The reinstatement from 1 July of the principal place of residence stamp duty concession – abolished in last year’s state budget – will be strictly enforced as only allowable on transfers arising under contracts entered into from the end of June.

In an email update to members the Queensland Law Society last week warned that “transitional provisions may deny the principal place of residence duty concession to some agreements signed on or after 1 July”.

Lawyers have been counselled to caution clients, in particular about transactions arising from pre-July options or agreements “the sole or main purpose of which was to defer the making of the transfer or agreement until 1 July 2012 or later” to take advantage of the reduction.

Such agreements are specifically excluded from the reinstated concession.

The owner-occupied benefit will also not apply to any contract that replaces another contract entered into before 1 July.

The owner-occupied concessional rate is 1.0% for the first $350,000 with duty at general rates applicable to the remainder of the purchase price or value.
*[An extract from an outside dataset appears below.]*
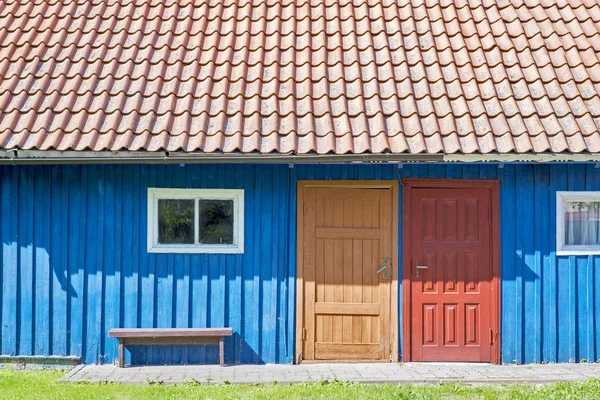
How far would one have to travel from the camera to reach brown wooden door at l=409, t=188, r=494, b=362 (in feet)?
28.1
Occupancy requirements specify the buyer/s must occupy the home as their principal place of residence within one year of the transfer. Also, the applicant may lose the concession if they sell or lease any part of the home before moving in or within a year of moving in.

To qualify, the home no longer has to be a first home and it doesn’t matter if it has been previously occupied.

The new law, which is expected to be passed by parliament in the next week, also reinstates and reverts the cut-off for first home duty concession to $550,000 for which no duty is payable. However, for first homes at higher price, the “regular” home owner concessional arrangements, as discussed above, will apply over the entire purchase price.

The changes reinstate the home duty regime that applied before the abolition of the home concession on 1 August 2011.

Queensland agreed to abolish this state tax as part of the GST arrangements, but like other states it reneged on its promise to voters. Stamp duty used to be more pervasive applying even to receipts and more recently, leases.

When created in 1866, treasurer Joshus P Bell remarked that the new duty to be levied upon all property and business transactions was “a magnificent mode of extracting money” and that by the time he “perfected our little arrangements for putting on the screw”, the only things not to be taxed, would be babies.

The more things change, the more – it seems – they stay the same.